Library books

The myth of being “well-read”

The idea of being “well-read” is aspirational to some students, terrifying or daunting to others, and utterly unattainable for all – there will always be more books to read and subjects to study. To be well-read by definition is to be “well-informed in a subject through reading” and “having read widely and attentively,” but who decides what being “well-read” actually looks like? Does it matter at all? The term, tracing back to the 16th century as “being learnéd,” became a status symbol for the wealthy who could afford private teachers. For several centuries, the right to education or the ability to fund one was reserved primarily for the white upper-class man and largely exclusionary to those outside of this circle, such as women or minority ethnic groups.

At its core, being “well-read” is an ambiguous term that attributes having access to books and personal education with being intelligent, smarter, or more knowledgeable than other people who have not read as widely. Quite frankly, the term ignores the various social, political, and economic factors that serve as barriers to becoming “well-read” even today.

Socioeconomic backgrounds can impact the physical and monetary accessibility of written material, and thus may limit someone’s access to being “well-read.” The presence of large libraries, whether inner city or rural, does not ensure people always have the time or ability to access them.

That being said, in a globalized age, online library databases have removed the need for physically being in a library to access materials. But, this shift towards digitalisation, while positive at first glance, comes with challenges of its own – not everyone has access to the internet and often online libraries can be hidden behind paywalls. There are still numerous barriers to having the opportunity to read more widely.

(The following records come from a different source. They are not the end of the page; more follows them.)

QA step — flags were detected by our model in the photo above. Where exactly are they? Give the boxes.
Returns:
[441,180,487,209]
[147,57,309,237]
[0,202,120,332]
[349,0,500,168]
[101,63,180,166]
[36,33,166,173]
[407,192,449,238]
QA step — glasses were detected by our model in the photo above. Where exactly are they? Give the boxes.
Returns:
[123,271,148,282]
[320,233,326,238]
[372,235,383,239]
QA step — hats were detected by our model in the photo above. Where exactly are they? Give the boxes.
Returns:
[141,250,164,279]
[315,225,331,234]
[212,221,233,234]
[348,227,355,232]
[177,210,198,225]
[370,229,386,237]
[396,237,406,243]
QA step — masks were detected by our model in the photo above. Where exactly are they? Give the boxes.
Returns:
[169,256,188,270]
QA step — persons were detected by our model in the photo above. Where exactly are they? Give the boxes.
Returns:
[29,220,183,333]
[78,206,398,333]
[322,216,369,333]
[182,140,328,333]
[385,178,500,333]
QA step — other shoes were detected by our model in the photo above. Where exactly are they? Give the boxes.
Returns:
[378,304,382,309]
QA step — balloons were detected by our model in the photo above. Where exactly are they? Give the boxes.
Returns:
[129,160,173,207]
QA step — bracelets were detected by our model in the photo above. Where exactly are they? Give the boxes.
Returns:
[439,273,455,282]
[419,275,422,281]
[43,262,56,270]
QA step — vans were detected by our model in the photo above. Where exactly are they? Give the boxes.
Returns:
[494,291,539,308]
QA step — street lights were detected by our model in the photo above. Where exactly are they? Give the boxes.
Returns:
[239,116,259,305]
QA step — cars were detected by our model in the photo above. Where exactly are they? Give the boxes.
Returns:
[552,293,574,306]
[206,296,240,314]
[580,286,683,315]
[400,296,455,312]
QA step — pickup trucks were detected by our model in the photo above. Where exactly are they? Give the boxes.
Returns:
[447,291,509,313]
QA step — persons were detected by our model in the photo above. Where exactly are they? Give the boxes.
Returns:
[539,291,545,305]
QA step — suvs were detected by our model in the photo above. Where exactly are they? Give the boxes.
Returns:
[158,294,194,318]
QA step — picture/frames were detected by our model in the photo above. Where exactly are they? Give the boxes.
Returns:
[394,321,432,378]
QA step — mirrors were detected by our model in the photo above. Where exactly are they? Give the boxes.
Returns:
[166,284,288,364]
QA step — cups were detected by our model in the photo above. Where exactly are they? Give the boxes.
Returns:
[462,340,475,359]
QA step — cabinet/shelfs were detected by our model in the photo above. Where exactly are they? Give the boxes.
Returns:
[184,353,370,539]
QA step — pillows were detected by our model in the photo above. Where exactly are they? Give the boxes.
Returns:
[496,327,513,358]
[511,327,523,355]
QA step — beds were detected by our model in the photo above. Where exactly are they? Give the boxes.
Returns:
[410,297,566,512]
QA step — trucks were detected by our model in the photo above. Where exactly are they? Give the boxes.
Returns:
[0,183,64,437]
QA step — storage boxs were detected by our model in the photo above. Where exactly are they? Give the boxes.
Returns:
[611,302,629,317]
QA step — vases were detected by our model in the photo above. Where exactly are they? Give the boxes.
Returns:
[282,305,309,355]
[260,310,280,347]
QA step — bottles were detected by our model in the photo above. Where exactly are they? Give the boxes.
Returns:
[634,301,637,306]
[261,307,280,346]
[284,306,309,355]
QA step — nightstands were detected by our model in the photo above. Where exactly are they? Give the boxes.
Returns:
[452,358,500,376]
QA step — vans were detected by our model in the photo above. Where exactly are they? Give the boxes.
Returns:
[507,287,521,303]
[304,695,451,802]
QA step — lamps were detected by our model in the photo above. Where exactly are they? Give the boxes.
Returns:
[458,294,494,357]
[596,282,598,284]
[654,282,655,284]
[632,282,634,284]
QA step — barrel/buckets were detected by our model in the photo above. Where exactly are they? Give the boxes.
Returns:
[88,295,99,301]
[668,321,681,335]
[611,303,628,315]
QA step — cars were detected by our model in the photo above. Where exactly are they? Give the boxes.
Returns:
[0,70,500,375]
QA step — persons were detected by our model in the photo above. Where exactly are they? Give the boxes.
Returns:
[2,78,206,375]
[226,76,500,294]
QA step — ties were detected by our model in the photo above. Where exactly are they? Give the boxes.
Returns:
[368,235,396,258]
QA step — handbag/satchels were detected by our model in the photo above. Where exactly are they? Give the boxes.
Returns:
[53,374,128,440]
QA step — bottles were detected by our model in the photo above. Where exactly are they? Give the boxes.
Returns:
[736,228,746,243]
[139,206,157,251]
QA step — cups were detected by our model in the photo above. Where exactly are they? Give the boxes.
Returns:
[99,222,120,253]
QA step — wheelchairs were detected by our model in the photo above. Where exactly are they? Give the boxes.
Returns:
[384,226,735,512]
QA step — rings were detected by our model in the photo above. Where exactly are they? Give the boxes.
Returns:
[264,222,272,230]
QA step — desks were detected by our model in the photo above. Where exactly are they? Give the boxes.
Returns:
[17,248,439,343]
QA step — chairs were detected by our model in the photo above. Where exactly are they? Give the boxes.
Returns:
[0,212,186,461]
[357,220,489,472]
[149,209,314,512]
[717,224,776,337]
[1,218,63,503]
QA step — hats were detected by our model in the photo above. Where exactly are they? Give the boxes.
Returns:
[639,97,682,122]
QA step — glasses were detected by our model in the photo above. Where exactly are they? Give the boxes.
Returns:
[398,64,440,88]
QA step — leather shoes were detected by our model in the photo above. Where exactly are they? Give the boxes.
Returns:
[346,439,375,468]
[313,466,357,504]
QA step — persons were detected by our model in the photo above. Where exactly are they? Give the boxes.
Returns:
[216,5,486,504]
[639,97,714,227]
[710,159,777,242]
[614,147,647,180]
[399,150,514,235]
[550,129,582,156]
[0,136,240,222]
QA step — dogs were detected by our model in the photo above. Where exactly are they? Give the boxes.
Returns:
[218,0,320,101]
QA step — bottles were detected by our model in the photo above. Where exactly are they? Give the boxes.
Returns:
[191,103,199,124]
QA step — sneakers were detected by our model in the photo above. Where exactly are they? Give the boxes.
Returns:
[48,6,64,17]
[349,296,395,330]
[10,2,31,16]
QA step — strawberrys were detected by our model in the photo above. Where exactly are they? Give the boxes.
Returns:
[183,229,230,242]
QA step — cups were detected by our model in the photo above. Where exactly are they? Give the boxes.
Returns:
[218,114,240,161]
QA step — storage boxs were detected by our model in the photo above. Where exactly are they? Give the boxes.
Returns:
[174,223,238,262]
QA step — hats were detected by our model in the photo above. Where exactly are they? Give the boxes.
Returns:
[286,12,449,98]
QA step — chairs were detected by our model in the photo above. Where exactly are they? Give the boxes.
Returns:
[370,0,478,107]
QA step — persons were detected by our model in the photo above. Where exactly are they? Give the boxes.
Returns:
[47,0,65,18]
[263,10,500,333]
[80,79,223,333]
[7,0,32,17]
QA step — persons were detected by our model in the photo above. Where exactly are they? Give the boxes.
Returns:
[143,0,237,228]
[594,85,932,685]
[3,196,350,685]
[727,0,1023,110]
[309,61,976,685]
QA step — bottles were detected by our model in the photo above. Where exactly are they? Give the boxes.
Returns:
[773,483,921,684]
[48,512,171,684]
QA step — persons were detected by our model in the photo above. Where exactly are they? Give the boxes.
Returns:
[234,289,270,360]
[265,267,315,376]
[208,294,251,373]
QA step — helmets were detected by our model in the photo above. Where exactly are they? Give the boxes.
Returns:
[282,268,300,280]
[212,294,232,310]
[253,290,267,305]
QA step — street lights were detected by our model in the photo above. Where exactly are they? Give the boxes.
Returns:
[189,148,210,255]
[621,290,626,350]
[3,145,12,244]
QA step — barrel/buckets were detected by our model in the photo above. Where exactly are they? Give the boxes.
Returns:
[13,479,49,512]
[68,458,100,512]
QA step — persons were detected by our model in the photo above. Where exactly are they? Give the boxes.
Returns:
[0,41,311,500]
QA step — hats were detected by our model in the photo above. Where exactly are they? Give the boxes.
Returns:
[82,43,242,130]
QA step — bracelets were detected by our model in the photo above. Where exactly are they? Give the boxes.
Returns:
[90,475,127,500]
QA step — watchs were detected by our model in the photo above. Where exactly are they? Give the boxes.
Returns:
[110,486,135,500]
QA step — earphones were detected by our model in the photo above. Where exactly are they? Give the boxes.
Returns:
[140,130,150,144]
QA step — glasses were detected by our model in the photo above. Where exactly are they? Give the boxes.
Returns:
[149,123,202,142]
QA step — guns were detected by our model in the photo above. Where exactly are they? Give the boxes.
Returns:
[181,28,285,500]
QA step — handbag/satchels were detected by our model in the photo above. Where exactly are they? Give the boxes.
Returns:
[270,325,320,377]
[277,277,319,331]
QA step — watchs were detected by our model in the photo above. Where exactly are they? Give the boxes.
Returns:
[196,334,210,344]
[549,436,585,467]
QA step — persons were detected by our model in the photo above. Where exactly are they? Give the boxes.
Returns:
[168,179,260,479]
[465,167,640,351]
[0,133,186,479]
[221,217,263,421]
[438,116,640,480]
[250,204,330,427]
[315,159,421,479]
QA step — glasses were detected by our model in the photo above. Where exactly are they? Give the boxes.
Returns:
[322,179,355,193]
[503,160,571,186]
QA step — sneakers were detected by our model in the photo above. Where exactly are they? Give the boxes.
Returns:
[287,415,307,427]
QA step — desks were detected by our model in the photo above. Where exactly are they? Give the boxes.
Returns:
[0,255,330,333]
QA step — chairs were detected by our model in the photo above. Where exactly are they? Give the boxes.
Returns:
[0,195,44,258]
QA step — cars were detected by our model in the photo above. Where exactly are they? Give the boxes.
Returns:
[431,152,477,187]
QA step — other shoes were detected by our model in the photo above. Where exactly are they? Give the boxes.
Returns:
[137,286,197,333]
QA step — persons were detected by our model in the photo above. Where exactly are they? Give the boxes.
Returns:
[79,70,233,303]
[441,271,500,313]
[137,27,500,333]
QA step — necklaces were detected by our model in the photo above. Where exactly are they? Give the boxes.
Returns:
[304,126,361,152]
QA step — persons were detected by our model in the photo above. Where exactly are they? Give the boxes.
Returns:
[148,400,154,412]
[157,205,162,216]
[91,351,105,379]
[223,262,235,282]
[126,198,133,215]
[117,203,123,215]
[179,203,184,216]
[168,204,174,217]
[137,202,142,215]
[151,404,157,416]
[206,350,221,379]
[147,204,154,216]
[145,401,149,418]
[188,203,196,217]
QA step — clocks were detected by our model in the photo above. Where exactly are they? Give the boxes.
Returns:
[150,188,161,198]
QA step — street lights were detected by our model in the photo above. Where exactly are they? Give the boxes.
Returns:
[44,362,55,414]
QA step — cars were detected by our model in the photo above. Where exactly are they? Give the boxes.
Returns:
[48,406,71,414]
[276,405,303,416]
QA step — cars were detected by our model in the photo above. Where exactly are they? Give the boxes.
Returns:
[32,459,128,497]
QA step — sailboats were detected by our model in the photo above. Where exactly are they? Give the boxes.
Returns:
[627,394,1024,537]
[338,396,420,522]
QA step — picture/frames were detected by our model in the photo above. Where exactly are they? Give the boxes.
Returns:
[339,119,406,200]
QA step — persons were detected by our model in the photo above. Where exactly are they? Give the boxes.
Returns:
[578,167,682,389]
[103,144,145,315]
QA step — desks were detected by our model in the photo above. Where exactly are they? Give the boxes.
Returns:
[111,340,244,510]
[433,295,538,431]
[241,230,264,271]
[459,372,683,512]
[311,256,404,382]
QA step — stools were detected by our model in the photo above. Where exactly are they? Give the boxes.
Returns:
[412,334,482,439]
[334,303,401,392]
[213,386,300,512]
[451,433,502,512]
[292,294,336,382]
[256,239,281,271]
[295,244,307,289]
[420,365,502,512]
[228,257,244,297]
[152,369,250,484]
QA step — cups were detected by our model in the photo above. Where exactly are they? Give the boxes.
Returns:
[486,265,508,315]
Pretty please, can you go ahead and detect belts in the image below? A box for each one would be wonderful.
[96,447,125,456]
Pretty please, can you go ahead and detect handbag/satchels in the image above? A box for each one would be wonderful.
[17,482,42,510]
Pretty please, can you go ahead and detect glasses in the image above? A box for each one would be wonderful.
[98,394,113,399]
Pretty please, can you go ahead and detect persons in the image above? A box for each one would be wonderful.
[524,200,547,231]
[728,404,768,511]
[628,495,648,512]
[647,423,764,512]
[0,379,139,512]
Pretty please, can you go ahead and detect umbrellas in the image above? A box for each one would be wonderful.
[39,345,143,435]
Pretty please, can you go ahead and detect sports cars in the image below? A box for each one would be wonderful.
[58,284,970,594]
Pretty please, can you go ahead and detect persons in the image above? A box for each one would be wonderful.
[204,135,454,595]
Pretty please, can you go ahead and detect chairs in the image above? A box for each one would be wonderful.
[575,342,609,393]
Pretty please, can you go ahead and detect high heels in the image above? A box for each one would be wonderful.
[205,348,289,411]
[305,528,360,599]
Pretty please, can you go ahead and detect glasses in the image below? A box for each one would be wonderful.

What does “well-read” even look like? The books that loosely and arbitrarily define being “well-read” vary from subject to subject, but generally fall back on canon material or “the classics” that are so often revered by academics. For example, a literature student could associate being “well-read” with names like Jane Austen, Leo Tolstoy, and William Wordsworth, but the same would not apply to philosophy or physics. Not to mention, these canons were created by and for Western academics – Eurocentric histories have been prioritised, impacting a larger global, cultural, and social awareness of non-European or non-white history, intellectualism, and authorship.

At the end of the day, “well-read” doesn’t describe a specific skill or knowledge set. It is ambiguously used to display a person’s intelligence linking back to classist and imperial ideas of supremacy.